Jakarta – Penerimaan negara dari cukai hasil tembakau berpotensi mengalami penurunan signifikan akibat maraknya fenomena downtrading atau peralihan konsumsi masyarakat ke rokok murah. Hal ini diungkapkan oleh Direktur Jenderal Bea dan Cukai Kementerian Keuangan, Askolani, saat Rapat Dengar Pendapat (RDP) dengan Komisi XI DPR RI, Rabu (7/5).
Menurut Askolani, tidak adanya kenaikan tarif cukai pada 2025 menjadi salah satu penyebab penurunan penerimaan cukai rokok. Selain itu, tren downtrading semakin meningkat seiring melemahnya daya beli masyarakat.

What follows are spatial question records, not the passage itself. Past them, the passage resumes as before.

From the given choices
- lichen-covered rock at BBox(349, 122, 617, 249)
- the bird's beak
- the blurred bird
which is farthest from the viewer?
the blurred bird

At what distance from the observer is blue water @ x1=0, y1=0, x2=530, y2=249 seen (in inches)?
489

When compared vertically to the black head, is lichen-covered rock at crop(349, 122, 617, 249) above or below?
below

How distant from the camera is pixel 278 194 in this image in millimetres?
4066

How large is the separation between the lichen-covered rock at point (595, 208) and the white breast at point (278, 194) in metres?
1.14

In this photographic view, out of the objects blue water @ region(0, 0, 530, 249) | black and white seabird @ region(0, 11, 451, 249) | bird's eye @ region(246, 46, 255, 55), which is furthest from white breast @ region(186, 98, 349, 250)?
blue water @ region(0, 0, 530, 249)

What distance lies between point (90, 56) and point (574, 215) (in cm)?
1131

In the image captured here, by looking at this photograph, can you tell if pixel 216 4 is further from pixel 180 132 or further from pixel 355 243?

“Kenaikan tarif cukai kini tidak lagi berdampak langsung pada peningkatan penerimaan, justru sebaliknya. Saat tarif dinaikkan, produksi rokok cenderung menurun,” ungkap Askolani.
Data Ditjen Bea dan Cukai menunjukkan bahwa penerimaan cukai hasil tembakau pada kuartal I 2025 hanya tumbuh 5,6% secara tahunan. Pertumbuhan tersebut dipengaruhi oleh pergeseran pelunasan cukai menjelang Lebaran sebesar Rp 4,6 triliun, sementara produksi rokok turun 4,2% secara tahunan.

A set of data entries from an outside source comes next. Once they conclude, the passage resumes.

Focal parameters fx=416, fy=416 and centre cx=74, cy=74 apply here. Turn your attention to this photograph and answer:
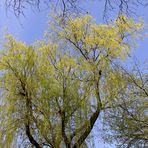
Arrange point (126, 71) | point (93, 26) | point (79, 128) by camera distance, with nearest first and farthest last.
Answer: point (79, 128) → point (126, 71) → point (93, 26)

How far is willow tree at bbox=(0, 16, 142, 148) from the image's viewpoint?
9.23m

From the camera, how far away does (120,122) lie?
30.2 feet

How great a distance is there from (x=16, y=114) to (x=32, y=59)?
153 cm

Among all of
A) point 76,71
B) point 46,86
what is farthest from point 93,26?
point 46,86

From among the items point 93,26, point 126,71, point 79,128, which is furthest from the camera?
point 93,26

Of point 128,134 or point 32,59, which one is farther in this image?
point 32,59

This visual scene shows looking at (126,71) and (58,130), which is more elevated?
(126,71)

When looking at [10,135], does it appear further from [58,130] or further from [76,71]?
[76,71]

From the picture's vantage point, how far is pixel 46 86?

Produksi rokok golongan satu mengalami penurunan hingga 10,9%, sedangkan produksi rokok golongan dua dan tiga masing-masing naik sebesar 1,3% dan 7,4%. Askolani menambahkan, kebijakan tarif cukai kini mulai elastis. Dampaknya tidak lagi linier terhadap penerimaan negara.
“Pada 2022, penerimaan cukai tembakau mencapai Rp 218 triliun. Namun, dalam dua tahun terakhir, penerimaannya cenderung turun, yakni Rp 213 triliun pada 2023 dan Rp 216 triliun pada 2024,” jelas Askolani.
Dengan kondisi tersebut, pemerintah harus segera mencari solusi agar penerimaan negara dari cukai rokok tidak terus tergerus akibat pergeseran konsumsi masyarakat ke rokok murah.